=== TEXTAUSZUG ===
----------

Frage: Herr Bischof, vergangenes Jahr gab es auf dem Gebiet Ihrer Diözese Makurdi im Konflikt zwischen Farmern und Viehhirten zahlreiche Überfälle und Morde. Täuscht der Eindruck, dass es zuletzt etwas friedlicher geworden ist?
Anagbe: Es ist etwas friedlicher. Einige Menschen gehen zurück zu ihren Farmen; es gibt keine Informationen über neue Vertreibungen. Das ist gut. Dennoch fragen wir uns, ob das so bleiben wird. Dafür gibt es zwei Gründe: Es scheint, dass die Gegend sich nicht für die Viehhaltung eignet, wenn es regnet. Der Boden ist zu matschig. Darüber hinaus wächst das Gras in anderen Gegenden wieder, in die die Viehhirten zurückziehen. Die Frage ist allerdings, ob das so bleibt. Wenn sich bis Februar oder März 2020 nichts ändert, dann wäre das wundervoll. Das heißt auch, dass Versuche zur Befriedung des Konflikts geglückt sind.
Frage: Was haben die Regionalregierung von Benue und die Zentralregierung unter Staatspräsident Muhammadu Buhari bislang getan, um die Krise zu beenden?
Anagbe: Die Regionalregierung arbeitet ernsthaft mit den Menschen, damit so etwas nicht wieder passiert. Dagegen ist die Zentralregierung sehr arrogant. Meiner Meinung nach stimmt Präsident Buhari Kriegsgesänge an, die sich nicht nur gegen die Menschen von Benue richten. Jetzt heißt es, dass die Regierung Siedlungen für die fulanischen Viehhirten errichten wolle – dabei sind von der Verfassung her die Gouverneure für so etwas verantwortlich. Wenn die Zentralregierung also solche Pläne hat, warum kann sie nicht vorab mit der Regionalregierung darüber sprechen? Wo liegt das Interesse, und wie viele Menschen hier im Bundesstaat züchten überhaupt Vieh? In anderen Bundesstaaten wie Borno und Katsina gibt es sehr viel mehr Land. Warum macht man es nicht dort?

----------

=== AUSGANGSDATEN ===

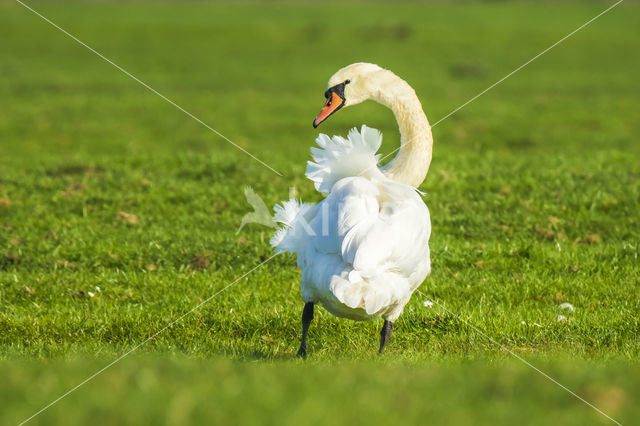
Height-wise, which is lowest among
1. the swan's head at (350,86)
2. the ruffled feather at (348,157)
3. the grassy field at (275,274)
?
the grassy field at (275,274)

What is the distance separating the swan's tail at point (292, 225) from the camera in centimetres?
637

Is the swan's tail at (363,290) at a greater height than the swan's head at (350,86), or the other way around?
the swan's head at (350,86)

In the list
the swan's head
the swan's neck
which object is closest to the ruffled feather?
the swan's neck

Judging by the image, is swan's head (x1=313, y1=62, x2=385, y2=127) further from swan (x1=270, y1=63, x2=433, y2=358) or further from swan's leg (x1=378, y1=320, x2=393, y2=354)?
swan's leg (x1=378, y1=320, x2=393, y2=354)

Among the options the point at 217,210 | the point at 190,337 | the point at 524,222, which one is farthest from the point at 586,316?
the point at 217,210

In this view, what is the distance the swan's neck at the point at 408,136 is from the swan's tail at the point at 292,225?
0.93 meters

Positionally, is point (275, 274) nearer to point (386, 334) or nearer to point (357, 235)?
point (386, 334)

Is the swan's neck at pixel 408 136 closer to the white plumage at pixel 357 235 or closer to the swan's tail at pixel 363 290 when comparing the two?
the white plumage at pixel 357 235

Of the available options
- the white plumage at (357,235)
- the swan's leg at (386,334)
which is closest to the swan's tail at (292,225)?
the white plumage at (357,235)

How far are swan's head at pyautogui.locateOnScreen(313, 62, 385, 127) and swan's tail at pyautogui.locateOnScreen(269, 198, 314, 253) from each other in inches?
48.7

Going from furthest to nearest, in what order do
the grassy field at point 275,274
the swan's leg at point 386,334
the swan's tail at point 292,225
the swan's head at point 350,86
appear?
the swan's head at point 350,86 < the swan's leg at point 386,334 < the swan's tail at point 292,225 < the grassy field at point 275,274

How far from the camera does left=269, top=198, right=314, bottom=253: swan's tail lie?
6.37 m

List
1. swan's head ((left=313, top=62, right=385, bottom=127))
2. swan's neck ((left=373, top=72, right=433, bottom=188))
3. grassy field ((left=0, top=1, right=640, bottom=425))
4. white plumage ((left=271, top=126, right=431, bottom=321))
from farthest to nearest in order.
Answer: swan's head ((left=313, top=62, right=385, bottom=127)), swan's neck ((left=373, top=72, right=433, bottom=188)), white plumage ((left=271, top=126, right=431, bottom=321)), grassy field ((left=0, top=1, right=640, bottom=425))

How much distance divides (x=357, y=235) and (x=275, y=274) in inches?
131
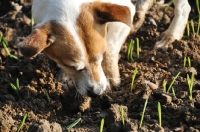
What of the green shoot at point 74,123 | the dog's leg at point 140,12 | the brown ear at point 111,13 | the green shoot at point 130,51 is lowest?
the green shoot at point 74,123

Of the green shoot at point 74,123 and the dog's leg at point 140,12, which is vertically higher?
the dog's leg at point 140,12

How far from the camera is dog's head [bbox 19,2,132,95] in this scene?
4.10 meters

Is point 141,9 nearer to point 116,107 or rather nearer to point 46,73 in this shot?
point 46,73

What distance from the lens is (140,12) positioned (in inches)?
214

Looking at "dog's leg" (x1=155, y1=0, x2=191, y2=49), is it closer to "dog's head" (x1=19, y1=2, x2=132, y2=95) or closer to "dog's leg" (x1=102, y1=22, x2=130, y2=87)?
"dog's leg" (x1=102, y1=22, x2=130, y2=87)

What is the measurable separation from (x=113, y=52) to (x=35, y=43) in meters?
1.12

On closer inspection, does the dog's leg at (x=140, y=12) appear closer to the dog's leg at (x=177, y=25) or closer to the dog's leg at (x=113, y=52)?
the dog's leg at (x=177, y=25)

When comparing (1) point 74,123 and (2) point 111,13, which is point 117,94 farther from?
(2) point 111,13

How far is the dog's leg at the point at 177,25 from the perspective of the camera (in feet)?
17.1

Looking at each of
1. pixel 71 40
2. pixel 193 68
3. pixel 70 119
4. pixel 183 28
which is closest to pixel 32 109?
pixel 70 119

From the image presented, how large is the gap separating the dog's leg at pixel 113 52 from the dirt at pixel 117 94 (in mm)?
92

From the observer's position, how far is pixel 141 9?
215 inches

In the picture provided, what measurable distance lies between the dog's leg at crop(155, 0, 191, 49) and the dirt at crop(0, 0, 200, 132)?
8 cm

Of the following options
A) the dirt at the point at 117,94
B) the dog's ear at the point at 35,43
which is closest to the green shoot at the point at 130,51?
the dirt at the point at 117,94
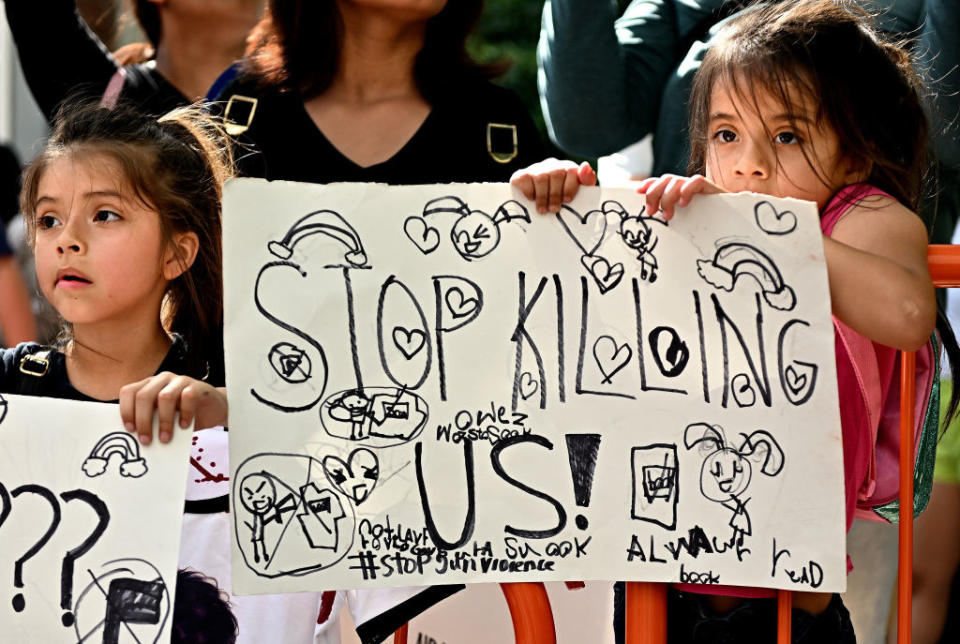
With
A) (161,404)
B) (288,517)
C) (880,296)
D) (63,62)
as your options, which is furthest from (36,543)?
(63,62)

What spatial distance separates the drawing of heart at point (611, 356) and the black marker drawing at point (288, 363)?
17.4 inches

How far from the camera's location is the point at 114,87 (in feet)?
10.3

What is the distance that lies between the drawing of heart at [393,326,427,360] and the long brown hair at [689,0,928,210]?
69 centimetres

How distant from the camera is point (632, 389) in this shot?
1.98 m

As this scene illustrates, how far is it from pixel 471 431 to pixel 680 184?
0.49m

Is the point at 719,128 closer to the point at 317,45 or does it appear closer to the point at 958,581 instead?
the point at 317,45

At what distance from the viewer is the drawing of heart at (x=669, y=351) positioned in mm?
1985

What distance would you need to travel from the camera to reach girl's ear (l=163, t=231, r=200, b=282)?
2490 mm

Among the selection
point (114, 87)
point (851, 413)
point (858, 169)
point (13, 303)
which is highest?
point (114, 87)

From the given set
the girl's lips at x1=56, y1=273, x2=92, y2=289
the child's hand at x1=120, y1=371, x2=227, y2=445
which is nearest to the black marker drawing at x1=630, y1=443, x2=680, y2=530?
the child's hand at x1=120, y1=371, x2=227, y2=445

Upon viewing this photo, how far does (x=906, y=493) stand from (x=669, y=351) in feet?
1.53

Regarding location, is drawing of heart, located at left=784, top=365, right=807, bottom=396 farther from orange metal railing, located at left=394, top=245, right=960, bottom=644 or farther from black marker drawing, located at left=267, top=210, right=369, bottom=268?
black marker drawing, located at left=267, top=210, right=369, bottom=268

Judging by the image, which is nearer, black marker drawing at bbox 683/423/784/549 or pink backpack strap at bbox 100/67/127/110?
black marker drawing at bbox 683/423/784/549

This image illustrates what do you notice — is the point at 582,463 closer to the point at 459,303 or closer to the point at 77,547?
the point at 459,303
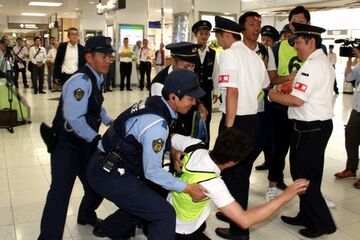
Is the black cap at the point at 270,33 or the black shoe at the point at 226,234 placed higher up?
the black cap at the point at 270,33

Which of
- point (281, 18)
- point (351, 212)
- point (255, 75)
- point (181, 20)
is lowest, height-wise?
point (351, 212)

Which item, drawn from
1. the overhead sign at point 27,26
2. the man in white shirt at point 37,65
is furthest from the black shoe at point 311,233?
the overhead sign at point 27,26

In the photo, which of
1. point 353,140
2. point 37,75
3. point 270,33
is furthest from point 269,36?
point 37,75

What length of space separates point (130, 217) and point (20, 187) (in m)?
1.85

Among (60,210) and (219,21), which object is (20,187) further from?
(219,21)

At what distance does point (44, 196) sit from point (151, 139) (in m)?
2.18

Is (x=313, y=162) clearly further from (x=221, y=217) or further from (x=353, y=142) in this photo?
(x=353, y=142)

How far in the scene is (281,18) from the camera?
20625 millimetres

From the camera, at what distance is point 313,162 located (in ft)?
9.30

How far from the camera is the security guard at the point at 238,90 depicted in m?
2.72

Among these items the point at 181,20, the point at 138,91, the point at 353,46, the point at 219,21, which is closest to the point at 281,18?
the point at 138,91

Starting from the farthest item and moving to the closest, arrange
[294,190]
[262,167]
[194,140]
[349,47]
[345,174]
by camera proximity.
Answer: [262,167] < [345,174] < [349,47] < [194,140] < [294,190]

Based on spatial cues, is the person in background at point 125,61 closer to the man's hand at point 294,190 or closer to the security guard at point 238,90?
the security guard at point 238,90

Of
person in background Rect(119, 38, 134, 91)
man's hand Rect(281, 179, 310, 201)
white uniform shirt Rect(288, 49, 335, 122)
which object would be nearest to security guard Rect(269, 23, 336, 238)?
white uniform shirt Rect(288, 49, 335, 122)
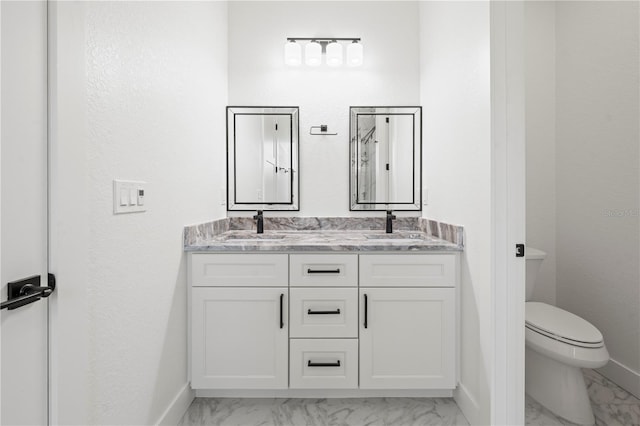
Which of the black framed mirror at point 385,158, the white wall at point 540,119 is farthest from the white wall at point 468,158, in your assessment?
the white wall at point 540,119

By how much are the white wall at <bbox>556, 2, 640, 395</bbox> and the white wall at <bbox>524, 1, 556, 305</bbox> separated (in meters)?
0.04

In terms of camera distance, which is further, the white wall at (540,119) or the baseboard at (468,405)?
the white wall at (540,119)

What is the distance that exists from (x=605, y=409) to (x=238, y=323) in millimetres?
1895

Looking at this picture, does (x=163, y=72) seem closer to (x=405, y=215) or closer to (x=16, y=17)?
(x=16, y=17)

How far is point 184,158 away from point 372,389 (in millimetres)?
1504

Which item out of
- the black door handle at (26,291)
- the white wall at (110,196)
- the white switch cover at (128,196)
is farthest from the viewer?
the white switch cover at (128,196)

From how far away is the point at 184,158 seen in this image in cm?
154

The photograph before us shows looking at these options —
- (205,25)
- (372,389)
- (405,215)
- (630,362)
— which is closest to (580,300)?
(630,362)

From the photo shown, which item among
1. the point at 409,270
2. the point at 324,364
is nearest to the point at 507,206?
the point at 409,270

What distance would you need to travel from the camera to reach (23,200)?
747mm

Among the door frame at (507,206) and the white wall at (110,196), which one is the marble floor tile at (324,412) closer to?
the white wall at (110,196)

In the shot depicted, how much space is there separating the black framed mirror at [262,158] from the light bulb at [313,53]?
33 cm

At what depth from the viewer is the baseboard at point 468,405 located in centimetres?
139

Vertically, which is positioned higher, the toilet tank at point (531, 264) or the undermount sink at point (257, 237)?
the undermount sink at point (257, 237)
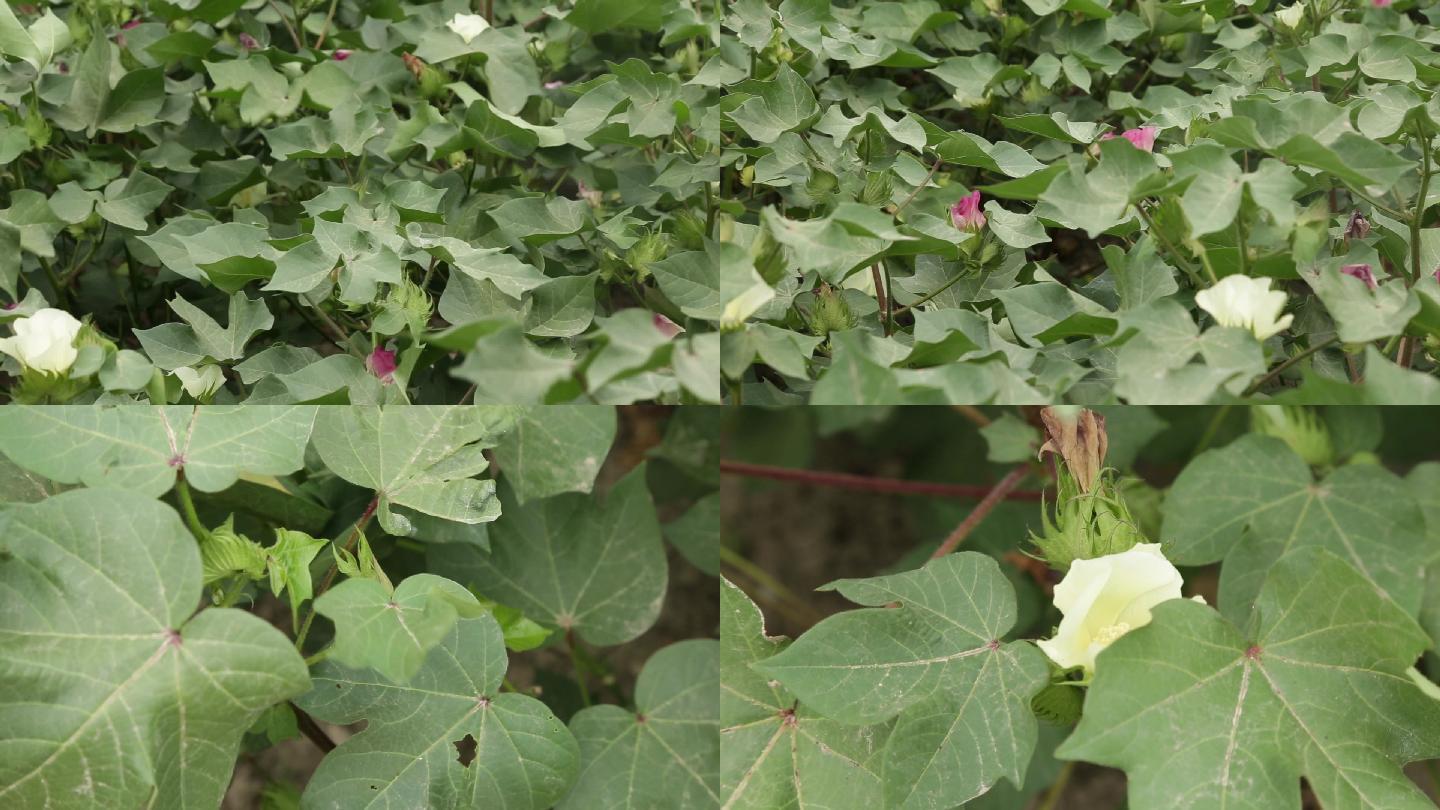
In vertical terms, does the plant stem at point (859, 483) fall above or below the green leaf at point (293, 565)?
below

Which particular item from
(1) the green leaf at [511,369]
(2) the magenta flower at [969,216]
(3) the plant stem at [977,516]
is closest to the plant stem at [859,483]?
(3) the plant stem at [977,516]

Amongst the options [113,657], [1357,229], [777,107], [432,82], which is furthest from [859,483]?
[113,657]

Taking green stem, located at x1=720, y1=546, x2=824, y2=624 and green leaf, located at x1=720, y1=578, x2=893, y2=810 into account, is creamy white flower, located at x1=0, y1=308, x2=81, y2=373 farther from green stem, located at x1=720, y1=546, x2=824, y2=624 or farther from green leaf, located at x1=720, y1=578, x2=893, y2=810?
green stem, located at x1=720, y1=546, x2=824, y2=624

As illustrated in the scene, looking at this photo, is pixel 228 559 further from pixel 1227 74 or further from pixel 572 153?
pixel 1227 74

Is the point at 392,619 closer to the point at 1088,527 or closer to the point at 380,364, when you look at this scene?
the point at 380,364

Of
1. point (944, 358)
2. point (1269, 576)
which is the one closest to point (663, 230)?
point (944, 358)

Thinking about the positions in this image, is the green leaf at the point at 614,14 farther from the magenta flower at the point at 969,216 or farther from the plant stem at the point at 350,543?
the plant stem at the point at 350,543
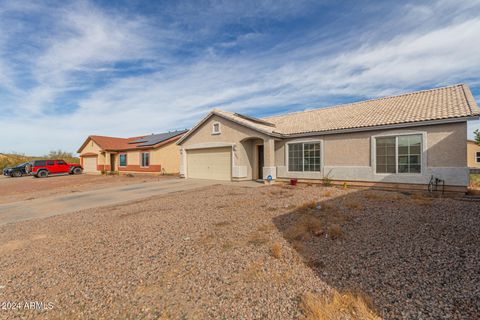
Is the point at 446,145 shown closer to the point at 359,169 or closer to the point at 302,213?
the point at 359,169

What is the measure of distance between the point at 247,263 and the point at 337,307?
5.66ft

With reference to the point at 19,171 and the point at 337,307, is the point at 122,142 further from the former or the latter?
the point at 337,307

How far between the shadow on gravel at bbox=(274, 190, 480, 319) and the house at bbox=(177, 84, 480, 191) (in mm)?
3346

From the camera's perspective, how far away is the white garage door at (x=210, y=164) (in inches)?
674

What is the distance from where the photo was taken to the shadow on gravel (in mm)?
3070

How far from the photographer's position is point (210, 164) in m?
18.2

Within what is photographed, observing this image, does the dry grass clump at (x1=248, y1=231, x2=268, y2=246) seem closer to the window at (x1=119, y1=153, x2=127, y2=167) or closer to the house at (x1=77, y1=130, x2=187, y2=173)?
the house at (x1=77, y1=130, x2=187, y2=173)

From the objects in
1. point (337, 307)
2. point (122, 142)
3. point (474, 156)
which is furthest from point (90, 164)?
point (474, 156)

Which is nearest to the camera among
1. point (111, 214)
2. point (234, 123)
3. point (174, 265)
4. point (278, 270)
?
point (278, 270)

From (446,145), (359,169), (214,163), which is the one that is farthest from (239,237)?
(214,163)

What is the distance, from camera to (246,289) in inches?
140

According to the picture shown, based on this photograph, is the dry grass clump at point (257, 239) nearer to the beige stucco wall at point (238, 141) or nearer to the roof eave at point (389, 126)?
the roof eave at point (389, 126)

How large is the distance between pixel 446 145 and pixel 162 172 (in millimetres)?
21873

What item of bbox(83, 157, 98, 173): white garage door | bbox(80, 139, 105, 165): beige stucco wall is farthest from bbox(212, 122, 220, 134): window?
bbox(83, 157, 98, 173): white garage door
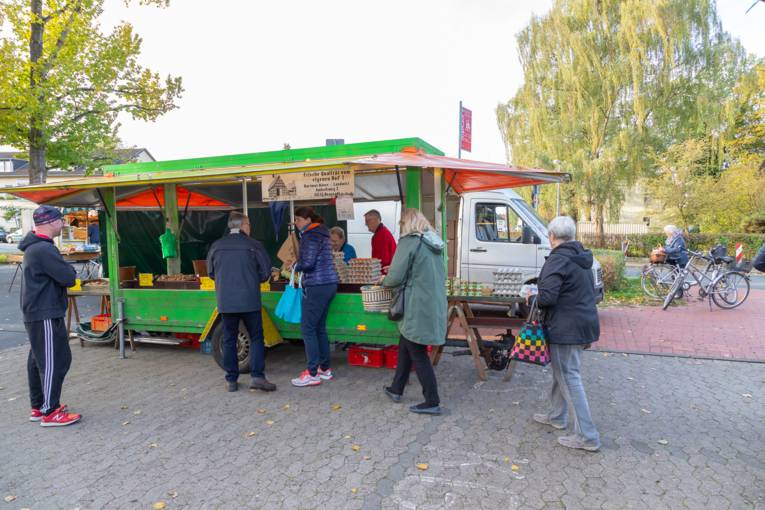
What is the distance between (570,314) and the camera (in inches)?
141

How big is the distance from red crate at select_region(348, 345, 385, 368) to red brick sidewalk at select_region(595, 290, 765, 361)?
3.21m

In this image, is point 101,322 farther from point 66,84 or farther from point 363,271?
point 66,84

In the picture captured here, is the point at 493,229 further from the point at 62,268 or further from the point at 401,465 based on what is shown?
the point at 62,268

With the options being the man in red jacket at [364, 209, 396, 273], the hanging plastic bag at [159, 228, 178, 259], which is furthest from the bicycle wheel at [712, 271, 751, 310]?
the hanging plastic bag at [159, 228, 178, 259]

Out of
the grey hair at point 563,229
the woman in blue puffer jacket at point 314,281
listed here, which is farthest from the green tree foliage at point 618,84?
the grey hair at point 563,229

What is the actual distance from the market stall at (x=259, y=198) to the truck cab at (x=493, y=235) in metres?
0.40

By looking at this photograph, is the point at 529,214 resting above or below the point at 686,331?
above

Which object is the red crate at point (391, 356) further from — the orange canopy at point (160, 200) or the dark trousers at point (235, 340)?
the orange canopy at point (160, 200)

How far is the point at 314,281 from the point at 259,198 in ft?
13.2

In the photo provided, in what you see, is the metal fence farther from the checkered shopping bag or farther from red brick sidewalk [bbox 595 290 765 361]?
the checkered shopping bag

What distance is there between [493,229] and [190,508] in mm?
6573

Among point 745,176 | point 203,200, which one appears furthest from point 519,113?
point 203,200

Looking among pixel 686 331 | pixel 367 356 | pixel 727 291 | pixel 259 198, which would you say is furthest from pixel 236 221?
pixel 727 291

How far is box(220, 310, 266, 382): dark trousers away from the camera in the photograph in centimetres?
492
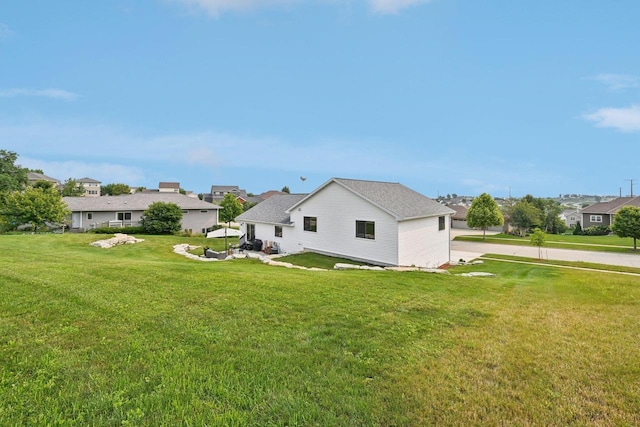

----------

=== AUFGABE 1 ===
Erkläre anhand des Textauszugs, warum Anagbe fragt, ob die gegenwärtige Ruhe so bleiben wird.
=== AUFGABE 2 ===
Gib den Teil des Textauszugs unverändert aus, der mit den Worten "Frage: Herr Bischof, vergangenes" beginnt, und hör nach den Worten "friedlicher geworden ist?" auf.

=== LÖSUNG 1 ===
Für diese Frage nennt Anagbe zwei Gründe. Die Gegend eignet sich bei Regen nicht für die Viehhaltung, weil der Boden zu matschig ist. Außerdem wächst das Gras in anderen Gegenden wieder, in die die Viehhirten zurückziehen.

=== LÖSUNG 2 ===
Frage: Herr Bischof, vergangenes Jahr gab es auf dem Gebiet Ihrer Diözese Makurdi im Konflikt zwischen Farmern und Viehhirten zahlreiche Überfälle und Morde. Täuscht der Eindruck, dass es zuletzt etwas friedlicher geworden ist?